Records for this exercise -
..........

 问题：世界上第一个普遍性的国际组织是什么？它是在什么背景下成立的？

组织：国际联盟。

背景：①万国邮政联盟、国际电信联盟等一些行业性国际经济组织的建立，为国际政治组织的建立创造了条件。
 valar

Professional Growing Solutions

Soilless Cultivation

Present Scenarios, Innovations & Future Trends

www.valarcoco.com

..........

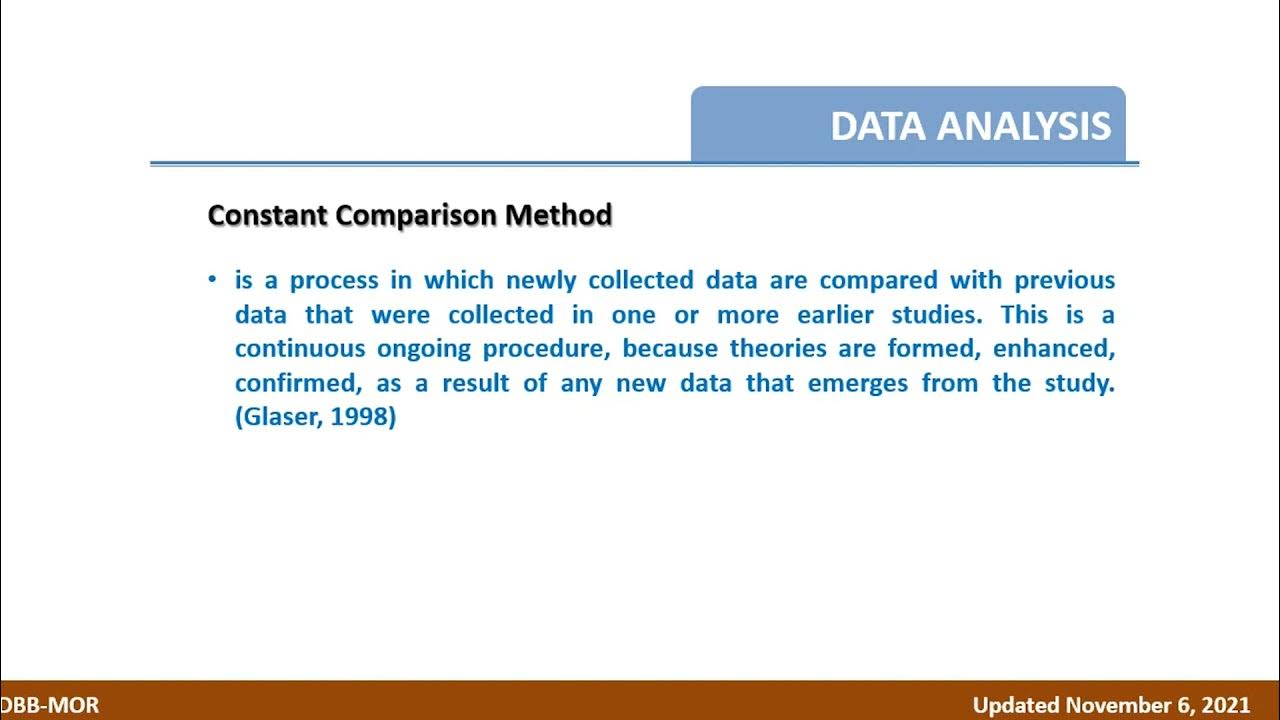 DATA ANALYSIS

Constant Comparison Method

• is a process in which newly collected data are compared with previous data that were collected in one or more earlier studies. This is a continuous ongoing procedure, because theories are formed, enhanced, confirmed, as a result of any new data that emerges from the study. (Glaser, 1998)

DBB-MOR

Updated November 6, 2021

..........

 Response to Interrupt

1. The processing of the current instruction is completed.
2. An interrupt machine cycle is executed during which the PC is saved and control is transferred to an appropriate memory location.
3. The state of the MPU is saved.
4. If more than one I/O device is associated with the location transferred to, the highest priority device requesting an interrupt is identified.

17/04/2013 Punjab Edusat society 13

..........

Throughout the records above, find the lines in which the word "saved" appears and return them.

2. An interrupt machine cycle is executed during which the PC is saved and control is transferred to an appropriate memory location.
3. The state of the MPU is saved.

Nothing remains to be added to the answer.